This commit is contained in:
2026-04-12 01:06:31 +07:00
commit 10d660cbcb
1066 changed files with 228596 additions and 0 deletions

View File

@@ -0,0 +1,193 @@
# Autonomous Loop Protocol
8-phase specification executed each iteration. Complete phases in order — no skipping.
---
## Phase 0: Precondition Checks (first iteration only)
Run once before the loop starts. Abort with clear error if any check fails.
1. Confirm current directory is a git repository (`git rev-parse --git-dir`)
2. Confirm working tree is clean (`git status --porcelain` → empty output)
3. Confirm current HEAD is on a named branch (not detached)
4. Check no stale lock files (`loop-results.tsv.lock`)
5. Resolve scope glob — confirm at least one file matches
6. Dry-run verify command — confirm it exits 0 and outputs a number
7. Dry-run guard command (if set) — confirm it exits 0
8. Record **baseline metric** as iteration 0 in `loop-results.tsv`
---
## Phase 1: Review
Read context before every iteration — do not skip even if "nothing changed".
```bash
git log --oneline -20 # recent history
git diff HEAD~1 # last change detail
cat loop-results.tsv # full results so far
```
Extract patterns:
- Which file types / functions yielded improvements?
- Which changes were consistently discarded?
- Is the metric trending, plateauing, or oscillating?
---
## Phase 2: Ideate
Pick **ONE** focused change. Rules:
- **Exploit** patterns from successful iterations
- **Avoid** repeating failed patterns (same file + same approach)

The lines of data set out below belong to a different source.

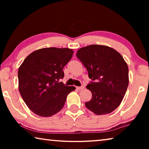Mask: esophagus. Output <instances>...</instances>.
Instances as JSON below:
<instances>
[{
  "label": "esophagus",
  "mask_w": 149,
  "mask_h": 149,
  "mask_svg": "<svg viewBox=\"0 0 149 149\" xmlns=\"http://www.w3.org/2000/svg\"><path fill=\"white\" fill-rule=\"evenodd\" d=\"M84 85H81V87H77L76 88H77V89H78V90H82V89H84Z\"/></svg>",
  "instance_id": "34e87169"
}]
</instances>
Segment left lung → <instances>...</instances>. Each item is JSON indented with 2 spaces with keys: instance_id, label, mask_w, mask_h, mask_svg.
<instances>
[{
  "instance_id": "left-lung-1",
  "label": "left lung",
  "mask_w": 149,
  "mask_h": 149,
  "mask_svg": "<svg viewBox=\"0 0 149 149\" xmlns=\"http://www.w3.org/2000/svg\"><path fill=\"white\" fill-rule=\"evenodd\" d=\"M76 56L92 80L87 85L92 99L85 107L97 115L113 112L122 102L129 84L127 63L119 52L104 45L81 48Z\"/></svg>"
}]
</instances>
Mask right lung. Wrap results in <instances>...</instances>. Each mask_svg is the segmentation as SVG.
<instances>
[{
  "mask_svg": "<svg viewBox=\"0 0 149 149\" xmlns=\"http://www.w3.org/2000/svg\"><path fill=\"white\" fill-rule=\"evenodd\" d=\"M74 54L68 48L50 47L28 55L18 69V89L30 110L42 117L60 112L74 86L59 82L64 76V68Z\"/></svg>",
  "mask_w": 149,
  "mask_h": 149,
  "instance_id": "add662e5",
  "label": "right lung"
}]
</instances>
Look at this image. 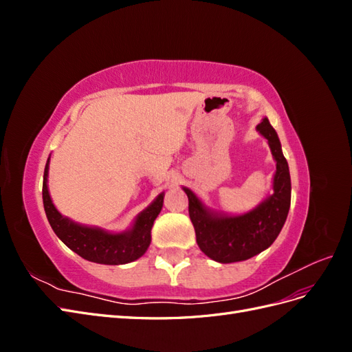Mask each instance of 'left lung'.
I'll list each match as a JSON object with an SVG mask.
<instances>
[{
  "label": "left lung",
  "instance_id": "obj_1",
  "mask_svg": "<svg viewBox=\"0 0 352 352\" xmlns=\"http://www.w3.org/2000/svg\"><path fill=\"white\" fill-rule=\"evenodd\" d=\"M257 131L269 141L276 160L274 192L257 208L243 216H216L201 204L192 190L184 188L198 247L207 257L219 263L248 260L269 248L280 233L291 207L289 167L282 154L278 133L267 119H263Z\"/></svg>",
  "mask_w": 352,
  "mask_h": 352
}]
</instances>
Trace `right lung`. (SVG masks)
Segmentation results:
<instances>
[{
    "mask_svg": "<svg viewBox=\"0 0 352 352\" xmlns=\"http://www.w3.org/2000/svg\"><path fill=\"white\" fill-rule=\"evenodd\" d=\"M47 176L48 162L44 170V184H42V201H44L47 219L56 235L82 258L100 264H126L140 258L150 247L151 228L158 212L162 211L163 194H160L153 204L138 216L129 232L109 233L97 228L80 226L63 217L50 198Z\"/></svg>",
    "mask_w": 352,
    "mask_h": 352,
    "instance_id": "add662e5",
    "label": "right lung"
}]
</instances>
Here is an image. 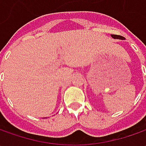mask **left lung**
Masks as SVG:
<instances>
[{"label":"left lung","instance_id":"1","mask_svg":"<svg viewBox=\"0 0 146 146\" xmlns=\"http://www.w3.org/2000/svg\"><path fill=\"white\" fill-rule=\"evenodd\" d=\"M111 36L114 39H119V40H124V37L121 36H118V35H111Z\"/></svg>","mask_w":146,"mask_h":146}]
</instances>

- **Atomicity test:** describe the change in one sentence. If the sentence contains "and", split into two iterations.
- Prefer high-leverage targets (files with low coverage, large bundle contributors, most lint errors)

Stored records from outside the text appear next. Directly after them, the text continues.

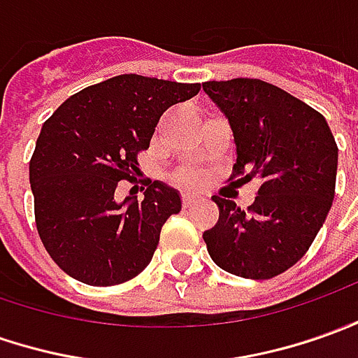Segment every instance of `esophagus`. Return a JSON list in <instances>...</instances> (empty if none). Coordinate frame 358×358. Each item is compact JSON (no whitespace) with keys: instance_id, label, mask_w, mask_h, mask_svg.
<instances>
[{"instance_id":"esophagus-1","label":"esophagus","mask_w":358,"mask_h":358,"mask_svg":"<svg viewBox=\"0 0 358 358\" xmlns=\"http://www.w3.org/2000/svg\"><path fill=\"white\" fill-rule=\"evenodd\" d=\"M194 203H196V198H192V196H186V194L182 196V206H184V208H192Z\"/></svg>"}]
</instances>
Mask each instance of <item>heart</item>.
I'll use <instances>...</instances> for the list:
<instances>
[{
    "mask_svg": "<svg viewBox=\"0 0 358 358\" xmlns=\"http://www.w3.org/2000/svg\"><path fill=\"white\" fill-rule=\"evenodd\" d=\"M201 180L203 176L199 174L198 170H188V172H184L182 176H180V184H184V186H188V188H196L201 184Z\"/></svg>",
    "mask_w": 358,
    "mask_h": 358,
    "instance_id": "obj_1",
    "label": "heart"
}]
</instances>
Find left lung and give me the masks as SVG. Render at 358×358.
<instances>
[{
    "mask_svg": "<svg viewBox=\"0 0 358 358\" xmlns=\"http://www.w3.org/2000/svg\"><path fill=\"white\" fill-rule=\"evenodd\" d=\"M237 145L229 180H261L247 210L213 196L220 220L203 231L211 261L235 276L268 280L300 261L331 210L337 143L320 111L257 78L203 82Z\"/></svg>",
    "mask_w": 358,
    "mask_h": 358,
    "instance_id": "8db88e82",
    "label": "left lung"
}]
</instances>
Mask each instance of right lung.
Wrapping results in <instances>:
<instances>
[{"instance_id": "add662e5", "label": "right lung", "mask_w": 358, "mask_h": 358, "mask_svg": "<svg viewBox=\"0 0 358 358\" xmlns=\"http://www.w3.org/2000/svg\"><path fill=\"white\" fill-rule=\"evenodd\" d=\"M199 87L121 74L70 96L43 123L29 162L35 223L68 276L115 286L147 268L162 225L182 210L178 192L147 180L145 198L119 203L115 189L138 172L160 115Z\"/></svg>"}]
</instances>
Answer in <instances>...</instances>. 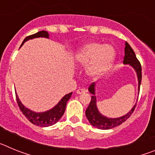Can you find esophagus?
Segmentation results:
<instances>
[{
    "label": "esophagus",
    "mask_w": 155,
    "mask_h": 155,
    "mask_svg": "<svg viewBox=\"0 0 155 155\" xmlns=\"http://www.w3.org/2000/svg\"><path fill=\"white\" fill-rule=\"evenodd\" d=\"M86 89H84V88H80V89H78L77 90V94H84V93L86 92Z\"/></svg>",
    "instance_id": "34e87169"
}]
</instances>
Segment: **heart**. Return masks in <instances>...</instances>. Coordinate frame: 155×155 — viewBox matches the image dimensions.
<instances>
[{
	"label": "heart",
	"mask_w": 155,
	"mask_h": 155,
	"mask_svg": "<svg viewBox=\"0 0 155 155\" xmlns=\"http://www.w3.org/2000/svg\"><path fill=\"white\" fill-rule=\"evenodd\" d=\"M116 57L113 46L98 42H90L82 46L75 54L77 64L87 67V73L93 78H98L111 68Z\"/></svg>",
	"instance_id": "obj_1"
}]
</instances>
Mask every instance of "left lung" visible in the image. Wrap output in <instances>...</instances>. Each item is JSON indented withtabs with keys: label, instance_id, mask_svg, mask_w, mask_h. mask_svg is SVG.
<instances>
[{
	"label": "left lung",
	"instance_id": "obj_1",
	"mask_svg": "<svg viewBox=\"0 0 155 155\" xmlns=\"http://www.w3.org/2000/svg\"><path fill=\"white\" fill-rule=\"evenodd\" d=\"M124 51H125V56H124V64H129L136 71L138 79V90L140 91V83H141L142 79V69L140 63L139 62V61L137 58L136 54L134 53V50L129 45L128 42H127L125 43V50H124ZM94 87H95V83L94 82L88 87V91L91 94H92V95H91V102H90L89 105H88V107L87 108L85 111L86 117H87V120L89 121V123L93 127L100 129V130H109V129L114 128V127L120 126V124L124 123L131 116V114L134 113L137 104L134 105V107L132 108V109L128 113L121 116V117L108 118L106 116L102 115L99 113V111L97 108Z\"/></svg>",
	"mask_w": 155,
	"mask_h": 155
}]
</instances>
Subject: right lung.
<instances>
[{
	"label": "right lung",
	"mask_w": 155,
	"mask_h": 155,
	"mask_svg": "<svg viewBox=\"0 0 155 155\" xmlns=\"http://www.w3.org/2000/svg\"><path fill=\"white\" fill-rule=\"evenodd\" d=\"M39 37H44V38L49 39V33L46 31H40L39 32H37V33L33 34V35H28V36H27L24 39L21 46L24 44L25 42H26V41L29 40V39H35V38H39ZM15 94L18 107L20 110L22 112L24 116H25V117L31 122V124H33L34 125L39 126V127H46L55 124L62 117L64 112H65L67 102H68V101L71 97L72 92L64 95L61 98V101L53 109L46 111L44 113H35L33 111L25 108L21 102V101L19 100L18 96L17 95V93H15Z\"/></svg>",
	"instance_id": "1"
}]
</instances>
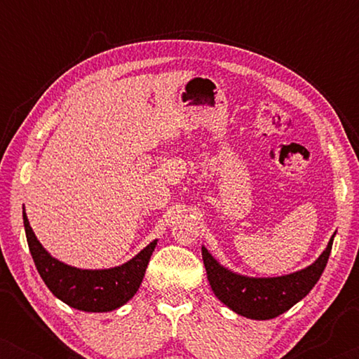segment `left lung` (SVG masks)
<instances>
[{"mask_svg":"<svg viewBox=\"0 0 359 359\" xmlns=\"http://www.w3.org/2000/svg\"><path fill=\"white\" fill-rule=\"evenodd\" d=\"M333 237L316 263L301 271L279 278L240 276L220 266L203 247V259L209 284L220 302L233 312L255 320H269L289 311L316 286L327 266Z\"/></svg>","mask_w":359,"mask_h":359,"instance_id":"left-lung-1","label":"left lung"}]
</instances>
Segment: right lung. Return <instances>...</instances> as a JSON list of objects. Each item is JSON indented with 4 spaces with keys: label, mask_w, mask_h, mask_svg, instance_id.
I'll list each match as a JSON object with an SVG mask.
<instances>
[{
    "label": "right lung",
    "mask_w": 359,
    "mask_h": 359,
    "mask_svg": "<svg viewBox=\"0 0 359 359\" xmlns=\"http://www.w3.org/2000/svg\"><path fill=\"white\" fill-rule=\"evenodd\" d=\"M27 245L43 283L55 297L85 312H109L134 297L145 276L155 242L127 262L111 269H78L48 255L34 235L26 212H22Z\"/></svg>",
    "instance_id": "obj_1"
}]
</instances>
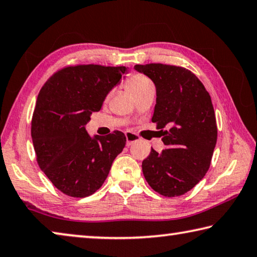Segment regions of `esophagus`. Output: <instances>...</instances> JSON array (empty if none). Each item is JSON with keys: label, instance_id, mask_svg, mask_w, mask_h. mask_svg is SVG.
<instances>
[{"label": "esophagus", "instance_id": "1", "mask_svg": "<svg viewBox=\"0 0 257 257\" xmlns=\"http://www.w3.org/2000/svg\"><path fill=\"white\" fill-rule=\"evenodd\" d=\"M125 137H126V145L127 146H131L132 144H134V142L140 140V137L137 136V134L133 132H126Z\"/></svg>", "mask_w": 257, "mask_h": 257}]
</instances>
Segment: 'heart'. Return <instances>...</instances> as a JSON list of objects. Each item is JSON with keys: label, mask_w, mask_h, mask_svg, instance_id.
Listing matches in <instances>:
<instances>
[{"label": "heart", "mask_w": 257, "mask_h": 257, "mask_svg": "<svg viewBox=\"0 0 257 257\" xmlns=\"http://www.w3.org/2000/svg\"><path fill=\"white\" fill-rule=\"evenodd\" d=\"M150 85H153V83L148 77L142 74H133L126 81V89H127L128 93L132 95H136Z\"/></svg>", "instance_id": "b5f03b06"}]
</instances>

- When stuck (3+ consecutive discards on same area), pivot to a different file or technique
---
## Phase 3: Modify
- Edit files within `Scope` only
- **Never** modify files referenced by the `Guard` command
- Ensure syntax is valid after edit (run `tsc --noEmit` or equivalent linter for the language)

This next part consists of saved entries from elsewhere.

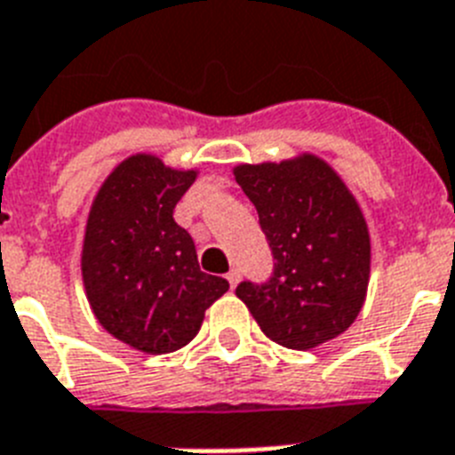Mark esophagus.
I'll return each instance as SVG.
<instances>
[{
  "label": "esophagus",
  "instance_id": "34e87169",
  "mask_svg": "<svg viewBox=\"0 0 455 455\" xmlns=\"http://www.w3.org/2000/svg\"><path fill=\"white\" fill-rule=\"evenodd\" d=\"M225 279L230 281V286L235 288L239 283V279H242V274H239V269H230V272L225 274Z\"/></svg>",
  "mask_w": 455,
  "mask_h": 455
}]
</instances>
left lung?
<instances>
[{
    "label": "left lung",
    "instance_id": "obj_1",
    "mask_svg": "<svg viewBox=\"0 0 455 455\" xmlns=\"http://www.w3.org/2000/svg\"><path fill=\"white\" fill-rule=\"evenodd\" d=\"M272 249V276L242 281V299L272 341L307 351L355 321L370 279V235L354 195L316 156L239 164Z\"/></svg>",
    "mask_w": 455,
    "mask_h": 455
}]
</instances>
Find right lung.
Wrapping results in <instances>:
<instances>
[{
  "label": "right lung",
  "mask_w": 455,
  "mask_h": 455,
  "mask_svg": "<svg viewBox=\"0 0 455 455\" xmlns=\"http://www.w3.org/2000/svg\"><path fill=\"white\" fill-rule=\"evenodd\" d=\"M195 172L132 156L100 188L85 228L84 283L108 335L146 354H172L200 332L204 311L230 283L204 274L174 206Z\"/></svg>",
  "instance_id": "add662e5"
}]
</instances>
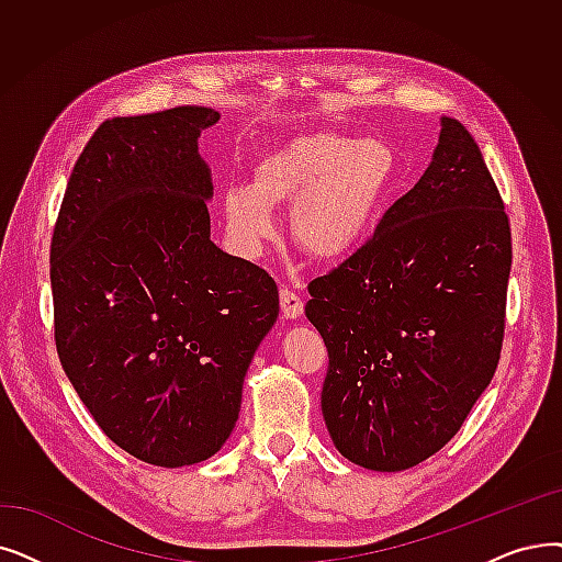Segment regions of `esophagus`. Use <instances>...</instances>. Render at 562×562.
I'll return each mask as SVG.
<instances>
[{"instance_id": "esophagus-1", "label": "esophagus", "mask_w": 562, "mask_h": 562, "mask_svg": "<svg viewBox=\"0 0 562 562\" xmlns=\"http://www.w3.org/2000/svg\"><path fill=\"white\" fill-rule=\"evenodd\" d=\"M280 307H282V314L286 316V319H299V316L303 314L305 310V303L303 299L296 294V291H291L286 286L280 289Z\"/></svg>"}]
</instances>
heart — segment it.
<instances>
[{"label":"heart","instance_id":"b5f03b06","mask_svg":"<svg viewBox=\"0 0 562 562\" xmlns=\"http://www.w3.org/2000/svg\"><path fill=\"white\" fill-rule=\"evenodd\" d=\"M397 177L393 146L337 131L289 135L261 154L250 188L223 200L229 246L257 259L276 236L273 213L289 209V234L307 257L341 263L370 238Z\"/></svg>","mask_w":562,"mask_h":562}]
</instances>
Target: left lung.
Segmentation results:
<instances>
[{
    "label": "left lung",
    "instance_id": "obj_1",
    "mask_svg": "<svg viewBox=\"0 0 562 562\" xmlns=\"http://www.w3.org/2000/svg\"><path fill=\"white\" fill-rule=\"evenodd\" d=\"M509 266L501 192L471 133L443 116L420 181L307 284L328 349L324 420L349 461L406 471L459 431L498 368Z\"/></svg>",
    "mask_w": 562,
    "mask_h": 562
}]
</instances>
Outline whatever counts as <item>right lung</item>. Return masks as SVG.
<instances>
[{
  "instance_id": "right-lung-1",
  "label": "right lung",
  "mask_w": 562,
  "mask_h": 562,
  "mask_svg": "<svg viewBox=\"0 0 562 562\" xmlns=\"http://www.w3.org/2000/svg\"><path fill=\"white\" fill-rule=\"evenodd\" d=\"M200 105L103 121L72 167L50 246L61 368L110 441L179 469L225 446L280 312L263 268L211 240Z\"/></svg>"
}]
</instances>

- Keep changes minimal — one logical unit
---
## Phase 4: Commit
Commit **before** running verification. Git is the undo mechanism, not a post-hoc save.
```bash
git add <changed files>
git commit -m "loop(iter-N): <one-line description>"
```
Convention: `loop(iter-N):` prefix enables log filtering later.
---
## Phase 5: Verify
Run the configured verify command. Extract the numeric result.
```bash
RESULT=$(eval "$VERIFY_CMD")
DELTA=$(echo "$RESULT - $PREV_METRIC" | bc)
```
### Crash Recovery
| Outcome | Meaning | Action |
|---------|---------|--------|
| Exit 0, number printed | Success | Proceed to Phase 5.5 / 6 |
| Exit 0, no number | Bad command | Log `error:no-number`, revert, fix verify cmd |
| Exit non-zero | Verify crash | Log `error:verify-crash`, revert, treat as discard |
| Timeout (>30s) | Too slow | Log `error:timeout`, abort loop, surface to user |
---
## Phase 5.5: Guard (optional — skip if no Guard configured)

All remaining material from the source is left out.